Sunday, 25 March 2012

GUATEMALA: HUMAN RIGHTS VIOLATORS BROUGHT TO JUSTICE A DECADE AFTER CIVIL WAR


A few months ago, 1worldinternational published a feature on the Argentinean Generals who had been made to face justice decades after their involvement in crimes against humanity committed during the darkest period of the country’s history. The same fate has befallen military officers in Guatemala who presided over alleged crimes against humanity and genocide committed mainly against the country’s indigenous Mayan populace.

The UN Truth Commission set up in the aftermath of the country’s 36-year civil war which lasted from 1960 to 1996 estimates that 200,000 people were killed and/or are still missing since the civil war. The country with a population of 13 million and second only to El Salvador as Central America’s most populated country comprises mainly of indigenous Mayan Indians.

During the ‘dark period’, the country’s army was engaged in a war against left-wing guerrillas who comprised mainly of individuals of Mayan origin. As a result, the government endorsed death squads and paramilitaries akin to the Sudanese government’s use of the Janjaweed in Darfur in its attempts to squash the guerrillas and suspected collaborators. In fact the UN backed Commission for Historical Classification also surmised that Guatemalan security forces were behind 93% of all human rights atrocities which took place in that period and that 83% of the victims of the crimes were Mayans.

The worst of the human rights violations including rape, wanton executions and massacres of whole villages are said to have occurred during the rule of Generals Efrain Rios Montt and Oscar Meja Victores between 1970 and 1983. Survivors of the civil war welcomed last week’s conviction of five right-wing paramilitaries (Eusebio Grace, Julian & Maria Acoj, Santos Rosales, Lucas Tecu) and their subsequent sentencing to a total of 7,710 years in jail for their role in a 1982 massacre in the village of Plaza de Sanchez. The sentence is largely symbolic as the maximum term served under Guatemalan law is 50 years. Four of those individuals were members of a government-sponsored militia and the fifth was a former army intelligence officer.

These latest convictions follow the earlier conviction of a former Guatemalan soldier, Pedro Pimentel Rios, who was sentenced to 6,060 years in prison for his role in the massacre of 201 people in the village of Dos Erres during the brutal 36-year civil conflict. Amnesty International, for long a solitary voice in advocating the bringing to justice of the perpetrators of the mass crimes has welcomed the latest convictions. Sebastian Elgueta, Amnesty International’s Central America Researcher, said: “slowly but surely, justice is beginning to prevail for these horrendous crimes that have hung over Guatemalan society for three decades.” He continued “each new verdict erodes the long entrenched impunity in the country and the authorities must continue to ensure that the thousands of victims and their relatives are given access to justice and full reparation as well as the truth about what happened.”

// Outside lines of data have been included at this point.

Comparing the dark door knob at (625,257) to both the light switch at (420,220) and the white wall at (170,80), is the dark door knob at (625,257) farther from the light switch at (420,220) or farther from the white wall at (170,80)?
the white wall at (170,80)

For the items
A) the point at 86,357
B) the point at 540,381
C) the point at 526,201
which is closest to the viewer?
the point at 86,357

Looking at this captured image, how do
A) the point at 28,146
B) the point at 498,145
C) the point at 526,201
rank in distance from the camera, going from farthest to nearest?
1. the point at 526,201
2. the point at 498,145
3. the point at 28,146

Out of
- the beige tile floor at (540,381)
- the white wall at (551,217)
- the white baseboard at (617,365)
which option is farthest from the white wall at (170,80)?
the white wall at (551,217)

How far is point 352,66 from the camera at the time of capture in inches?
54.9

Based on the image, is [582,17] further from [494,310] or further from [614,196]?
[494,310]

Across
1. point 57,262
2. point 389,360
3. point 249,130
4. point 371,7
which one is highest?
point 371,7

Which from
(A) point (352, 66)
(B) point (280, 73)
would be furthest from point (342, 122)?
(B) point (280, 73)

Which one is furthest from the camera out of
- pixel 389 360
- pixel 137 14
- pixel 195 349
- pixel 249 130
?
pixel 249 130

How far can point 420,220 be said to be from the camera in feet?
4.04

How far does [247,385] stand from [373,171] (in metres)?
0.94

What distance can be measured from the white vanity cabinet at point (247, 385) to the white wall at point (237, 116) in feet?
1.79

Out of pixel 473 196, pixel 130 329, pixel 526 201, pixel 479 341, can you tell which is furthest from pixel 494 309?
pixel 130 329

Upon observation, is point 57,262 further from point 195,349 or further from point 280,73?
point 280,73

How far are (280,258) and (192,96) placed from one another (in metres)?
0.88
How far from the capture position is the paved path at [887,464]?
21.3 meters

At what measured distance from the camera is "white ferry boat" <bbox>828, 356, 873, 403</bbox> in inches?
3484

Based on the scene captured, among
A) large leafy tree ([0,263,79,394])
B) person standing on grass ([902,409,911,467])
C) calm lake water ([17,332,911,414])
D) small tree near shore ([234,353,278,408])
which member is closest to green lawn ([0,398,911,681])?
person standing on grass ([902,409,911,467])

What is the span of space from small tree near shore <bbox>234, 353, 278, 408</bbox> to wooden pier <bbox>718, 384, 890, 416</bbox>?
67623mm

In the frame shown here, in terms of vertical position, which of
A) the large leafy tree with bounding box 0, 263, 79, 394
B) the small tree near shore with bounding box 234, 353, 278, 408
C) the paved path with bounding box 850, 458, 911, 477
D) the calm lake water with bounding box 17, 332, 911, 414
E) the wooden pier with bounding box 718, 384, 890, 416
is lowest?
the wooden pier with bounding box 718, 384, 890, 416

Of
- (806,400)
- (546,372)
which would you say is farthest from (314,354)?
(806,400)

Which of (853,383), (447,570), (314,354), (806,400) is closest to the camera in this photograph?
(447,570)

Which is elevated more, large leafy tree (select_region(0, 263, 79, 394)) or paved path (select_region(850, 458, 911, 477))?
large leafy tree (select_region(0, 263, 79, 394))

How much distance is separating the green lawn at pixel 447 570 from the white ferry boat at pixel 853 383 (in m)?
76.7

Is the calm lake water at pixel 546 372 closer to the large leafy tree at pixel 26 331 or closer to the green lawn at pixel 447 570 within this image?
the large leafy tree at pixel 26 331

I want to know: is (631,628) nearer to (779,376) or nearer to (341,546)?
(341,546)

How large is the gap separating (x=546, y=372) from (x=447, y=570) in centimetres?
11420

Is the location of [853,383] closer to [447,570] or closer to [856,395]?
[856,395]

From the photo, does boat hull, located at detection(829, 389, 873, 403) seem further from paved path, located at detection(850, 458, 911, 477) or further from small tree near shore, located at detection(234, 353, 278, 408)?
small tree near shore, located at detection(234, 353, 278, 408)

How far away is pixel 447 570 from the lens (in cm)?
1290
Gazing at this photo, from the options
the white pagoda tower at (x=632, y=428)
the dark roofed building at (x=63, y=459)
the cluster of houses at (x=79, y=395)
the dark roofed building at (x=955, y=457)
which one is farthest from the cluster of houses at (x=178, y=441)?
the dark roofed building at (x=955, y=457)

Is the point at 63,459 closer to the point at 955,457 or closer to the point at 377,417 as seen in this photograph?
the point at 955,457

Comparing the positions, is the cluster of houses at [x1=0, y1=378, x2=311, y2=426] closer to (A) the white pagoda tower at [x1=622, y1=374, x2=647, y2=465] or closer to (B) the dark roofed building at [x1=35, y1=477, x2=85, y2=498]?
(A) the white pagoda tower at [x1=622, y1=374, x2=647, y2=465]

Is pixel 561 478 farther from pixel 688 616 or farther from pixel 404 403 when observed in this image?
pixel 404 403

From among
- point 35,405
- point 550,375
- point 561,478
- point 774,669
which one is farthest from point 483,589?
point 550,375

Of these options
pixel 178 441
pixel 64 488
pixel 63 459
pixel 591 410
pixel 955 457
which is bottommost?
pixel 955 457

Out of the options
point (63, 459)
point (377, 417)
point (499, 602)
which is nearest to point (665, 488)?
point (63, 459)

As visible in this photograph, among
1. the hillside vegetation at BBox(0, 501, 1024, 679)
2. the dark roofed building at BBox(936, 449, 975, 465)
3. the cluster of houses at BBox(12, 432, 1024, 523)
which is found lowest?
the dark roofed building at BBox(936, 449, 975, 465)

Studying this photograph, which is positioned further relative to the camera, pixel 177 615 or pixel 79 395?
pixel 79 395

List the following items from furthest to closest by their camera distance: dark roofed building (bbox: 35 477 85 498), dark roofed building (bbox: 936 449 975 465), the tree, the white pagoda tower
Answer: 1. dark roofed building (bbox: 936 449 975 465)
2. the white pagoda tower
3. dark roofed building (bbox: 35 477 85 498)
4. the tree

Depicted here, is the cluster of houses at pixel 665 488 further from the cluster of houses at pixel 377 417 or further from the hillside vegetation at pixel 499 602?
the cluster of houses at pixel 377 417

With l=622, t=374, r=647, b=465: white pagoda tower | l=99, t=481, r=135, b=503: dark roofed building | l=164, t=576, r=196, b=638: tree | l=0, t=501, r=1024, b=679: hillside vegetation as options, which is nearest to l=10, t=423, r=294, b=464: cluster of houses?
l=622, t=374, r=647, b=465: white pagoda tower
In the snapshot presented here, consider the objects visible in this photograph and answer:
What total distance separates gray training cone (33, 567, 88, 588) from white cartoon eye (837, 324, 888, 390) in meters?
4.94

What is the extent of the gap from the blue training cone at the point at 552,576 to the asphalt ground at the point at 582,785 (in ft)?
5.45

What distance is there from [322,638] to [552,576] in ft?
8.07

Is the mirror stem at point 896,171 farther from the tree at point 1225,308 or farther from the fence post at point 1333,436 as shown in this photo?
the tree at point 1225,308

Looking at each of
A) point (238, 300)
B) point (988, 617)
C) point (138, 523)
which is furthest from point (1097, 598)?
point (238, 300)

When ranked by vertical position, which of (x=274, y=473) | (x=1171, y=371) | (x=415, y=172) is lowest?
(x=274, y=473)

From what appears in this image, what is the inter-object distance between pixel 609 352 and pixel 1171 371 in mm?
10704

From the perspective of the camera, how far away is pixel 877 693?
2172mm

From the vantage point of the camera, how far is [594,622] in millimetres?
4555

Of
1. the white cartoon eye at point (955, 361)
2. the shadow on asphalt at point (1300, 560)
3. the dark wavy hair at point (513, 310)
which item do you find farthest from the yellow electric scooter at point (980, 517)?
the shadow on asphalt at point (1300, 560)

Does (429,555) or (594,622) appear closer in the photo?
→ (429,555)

General Efrain Rios Montt for his own part in the civil war faces charges of genocide and crimes against humanity following the Guatemalan court’s recent revocation of an amnesty granted to Montt by his successor. General Victores on the other hand was ruled unfit to answer to charges of genocide as a result of a stroke suffered recently. Despotic governments around the world will do well to monitor the developments in Guatemala not least because of the message the recent convictions send to the world, that being that as was also the case in Argentina, justice delayed is not justice denied.